The swarming or migration of bees, by which new colonies similar to those which had originally peopled the hives are founded, takes place in the spring and early summer. The increasing population producing inconvenience for want of room, and the great heat, with greater vitiation of the air from the same cause, together with the agitation of the queen occasioned by the presence in the hive of royal cells which communicates great excitement to the workers, are the probable causes of this operation of swarming.

The first business of the bee is the construction of cells or comb. This structure is composed of wax and is used as the receptacle for the eggs and larvae, as magazines for honey, and as storehouses for bee bread. Wax is a secretion formed from the food taken into the stomach, afterwards exuding through the segments of the abdomen into “wax pockets,” or membranous bags, situated at the base of each intermediate segment of the abdomen.

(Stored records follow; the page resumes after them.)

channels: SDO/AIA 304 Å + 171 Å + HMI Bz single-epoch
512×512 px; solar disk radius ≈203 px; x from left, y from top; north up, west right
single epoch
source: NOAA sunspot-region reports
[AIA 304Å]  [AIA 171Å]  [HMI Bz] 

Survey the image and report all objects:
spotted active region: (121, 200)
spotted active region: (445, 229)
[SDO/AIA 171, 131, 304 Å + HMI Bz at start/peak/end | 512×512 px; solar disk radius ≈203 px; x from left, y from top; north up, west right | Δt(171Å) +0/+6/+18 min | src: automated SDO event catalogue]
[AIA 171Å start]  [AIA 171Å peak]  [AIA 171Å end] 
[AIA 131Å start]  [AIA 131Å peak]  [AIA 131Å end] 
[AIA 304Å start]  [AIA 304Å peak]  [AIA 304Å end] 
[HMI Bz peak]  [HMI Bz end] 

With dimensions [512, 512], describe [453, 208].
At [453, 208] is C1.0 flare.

The wax transpires into these pockets in the form of thin laminae or plates.

When about to form comb the wax makers first suspend themselves to each other in a cluster having the form of a curtain; they remain in this position immovable for 24 hours, during which the formation of wax is taking place, The plates of wax are taken from the wax pockets by one of the hinder feet and passed on to the mouth, when by the action of the mandibles it is fashioned into a riband and at the same time impregnated with a frothy liquor which gives it its whiteness and opacity. The particles of wax thus formed are applied successively to the roof of the hive, forming a block of wax.

This is performed by the wax makers, or foundress bees, after which it is fashioned into cells by the sculptors. Honey, the principal product of the hive, is the pure fluid of the nectaries of flowers and which the length of the tongues enables them to reach in most blossoms. Darting the tongue rapidly between the petals of flowers it licks up all the nectar they contain, conveying it into the first stomach or honey bag, from which it is disgorged into the honey pots or cells.

When the bee has supplied herself with all the honey she is capable of carrying she next, by means of a pencil of hairs on the legs, collects the fertilising dust or pollen of flowers. This is as necessary to the bees as honey, as from it the bee bread is made. This she kneads into tiny pellets, and packs into a little space situated in the middle joint of the hinder leg, called the basket.

A material called propolis, which is a gummy resinous substance obtained from the buds of trees is also collected by bees; this is used in the hive as a solder, or cement, for strengthening the angles of the comb and stopping up every chink by which cold or wet could enter.

Much of the time of the worker bees is taken up in nursing the young larvae, which are diligently fed and cared for. Many are occupied in the curious work of ventilating the hives. The heat is at all times very great and the air thus becomes unfit for respiration. A number of bees are consequently told to act as ventilators, which is accomplished by ranging themselves in files on the floor of the hive and joining their wings by the marginal hooks with which they are furnished, thus forming a pair of ample fans which they vibrate with great rapidity, abstracting the external air and at the same time expelling that which has become vitiated.